August 10, 2010 (Chinavestor) The Shanghai Composite Index (SHA:000001) managed to eke out gains on Wednesday but investors in Hong Kong turned defencive after data suggested the global economic recovery is loosing pace. China's widening trade gap, slower economic growth in Asia and in the U.S. combined with high unemployment suggests the recovery is going to be gradual and slower than expected. The Hang Seng Index (INDEXHANGSENG:.HSI) fell 179.1 points or 0.8 percent on top of the 328 point loss the day before.
Chinese airliners fell the hardest among the Hang Seng Index (INDEXHANGSENG:.HSI) components. China Southern Airlines (HKG:1055) tumbled 4.1 percent followed by Air China (HKG:0753) and China Eastern Airlines (HKG:0670). China Shenhua (HKG:1088), the largest Chinese coal miner, fell 3.0 percent in Hong Kong and was the worst performing China stock of the SSE-50 Index, measuring the performance of the 50 largest Shanghai listed public companies. But insurers weathered the storm well; shares of Ping An Insurance (HKG:2318) was among the best five performing Hang Seng Index components while China Pacific Insurance (SHA:601601) rose 1.5 percent in Shanghai. Shares of China Life Insurance (HKG:2628) (SHA:601628) (NYSE:LFC), the largest Chinese life insurer, fell 0.6 percent in Hong Kong but advanced 0.2 percent in Shanghai.
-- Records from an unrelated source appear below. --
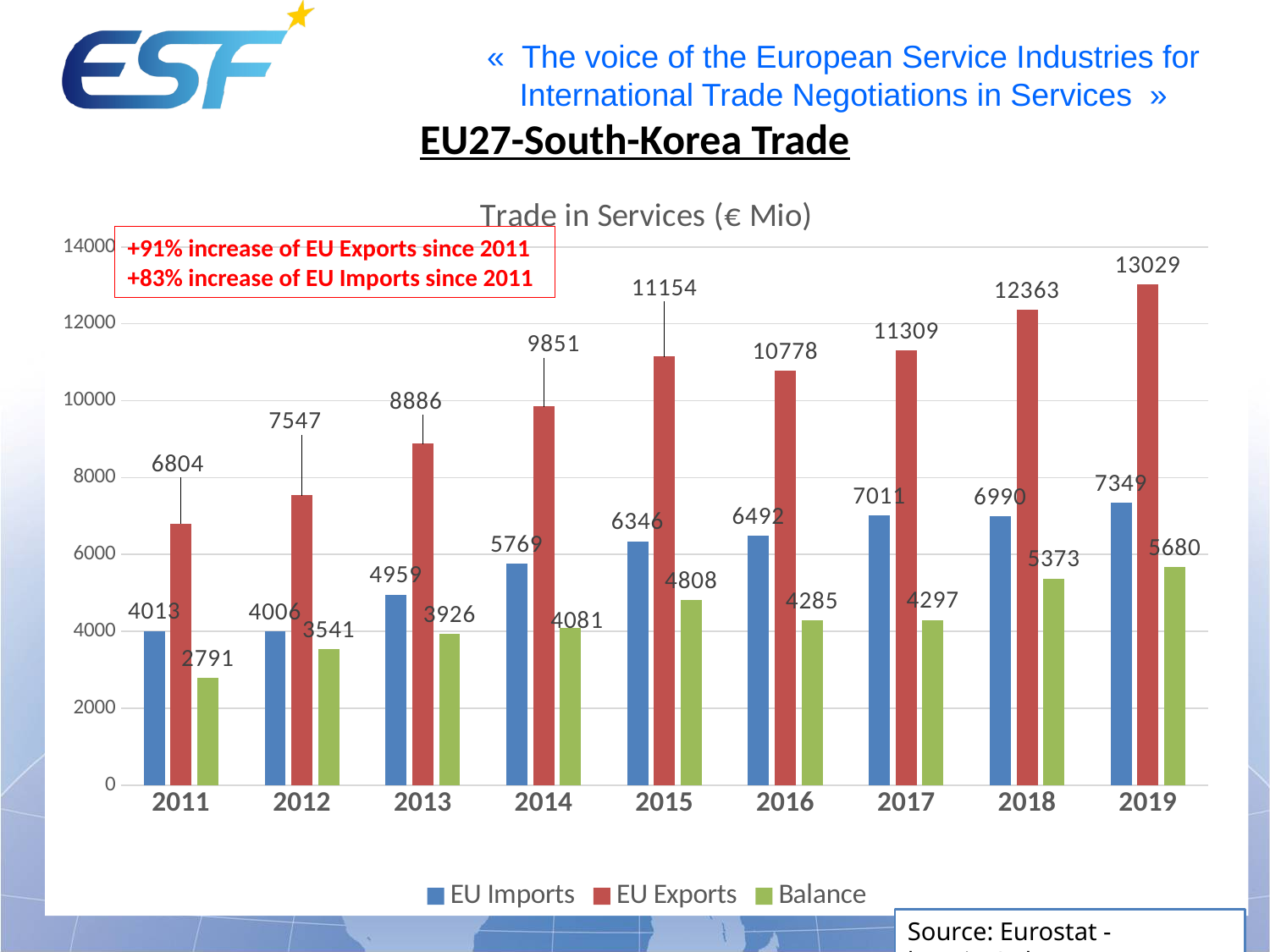
Which year has the larger EU Exports value, 2015 or 2016? 2015 In which year is the Balance lowest? 2011 What kind of chart is shown on the slide? Bar chart How many years are shown on the x axis? 9 What is the value of EU Imports in 2011? 4013 What is the difference between EU Exports and EU Imports in 2019? 5680 What is the Balance value for 2015? 4808 How many series does the legend list? 3 By how much did the Balance increase from 2011 to 2019? 2889 In which year are EU Exports highest? 2019 What is the value of EU Exports in 2019? 13029 Do EU Exports rise or fall from 2011 to 2014? Rise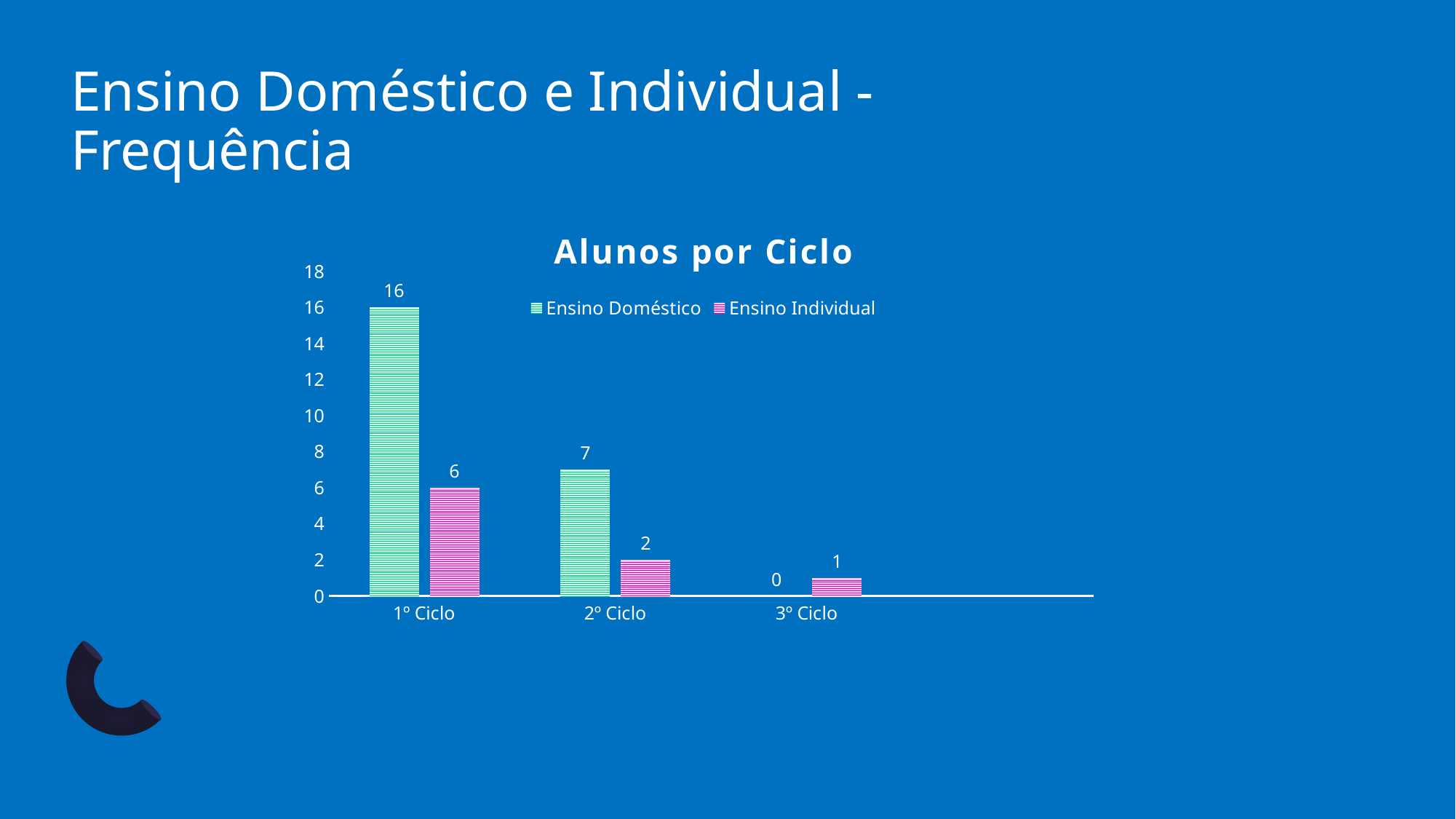
Which category has the lowest value for Ensino Doméstico? 3º Ciclo How many categories are shown on the x axis? 3 How many series does the legend list? 2 Do the Ensino Doméstico values rise or fall from 1º Ciclo to 3º Ciclo? fall What is the title of the chart? Alunos por Ciclo Which category has the highest value for Ensino Individual? 1º Ciclo What is the value for Ensino Individual in 2º Ciclo? 2 What kind of chart is shown? bar chart What is the difference between Ensino Doméstico and Ensino Individual in 1º Ciclo? 10 What is the value for Ensino Doméstico in 1º Ciclo? 16 What is the value for Ensino Doméstico in 3º Ciclo? 0 Which is larger in 2º Ciclo, Ensino Doméstico or Ensino Individual? Ensino Doméstico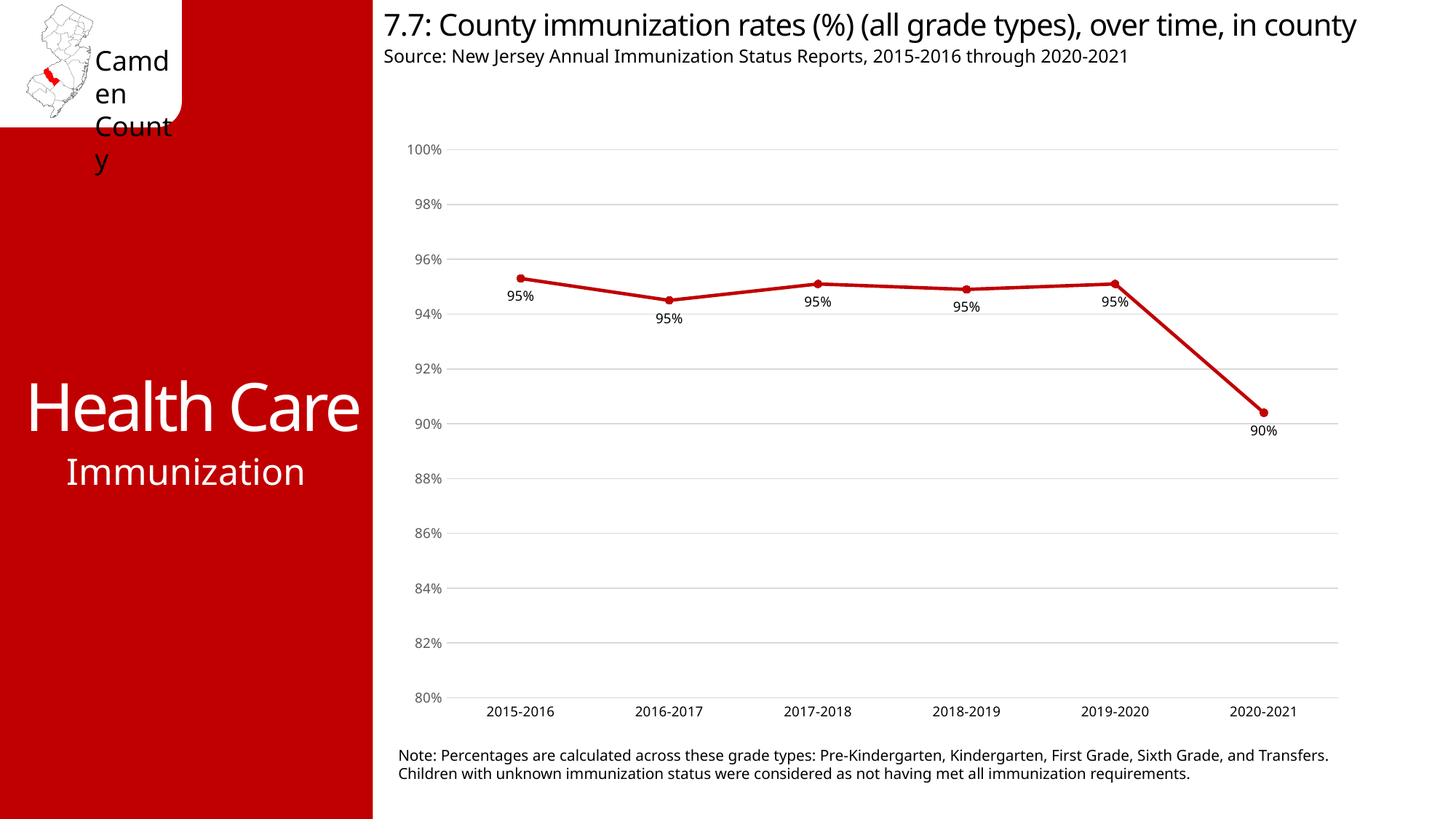
What is the county immunization rate for 2020-2021? 90% What is the county immunization rate for 2015-2016? 95% What kind of chart is shown on the slide? Line chart How many school years are plotted on the chart? 6 Is the immunization rate for 2020-2021 greater or less than 92%? less Does the immunization rate rise or fall between 2019-2020 and 2020-2021? Fall Which is larger, the immunization rate for 2017-2018 or for 2020-2021? 2017-2018 What is the source cited for the chart data? New Jersey Annual Immunization Status Reports, 2015-2016 through 2020-2021 Is the immunization rate for 2016-2017 greater or less than 94%? greater What is the county immunization rate for 2018-2019? 95% Which school year has the lowest county immunization rate? 2020-2021 What is the difference between the immunization rate in 2019-2020 and in 2020-2021? 5 percentage points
Tencent Holdings (HKG:0700), the largest Chinese internet portal, reported earnings after the close in Hong Kong on Wednesday. Revenue and net income beat analysts forecast as its popular instant messaging service continued to dominate the marketplace, while its advertising revenue soared. This might help Sina Corp. (NASDAQ:SINA) and Sohu.com (NASDAQ:SOHU) to outperform the broad market on Wednesday.
China Life Insurance (NYSE:LFC) is expected to find direction from Hong Kong, e.g. heading south. Chinese coal miners and energy stocks will be under pressure as energy prices slumped.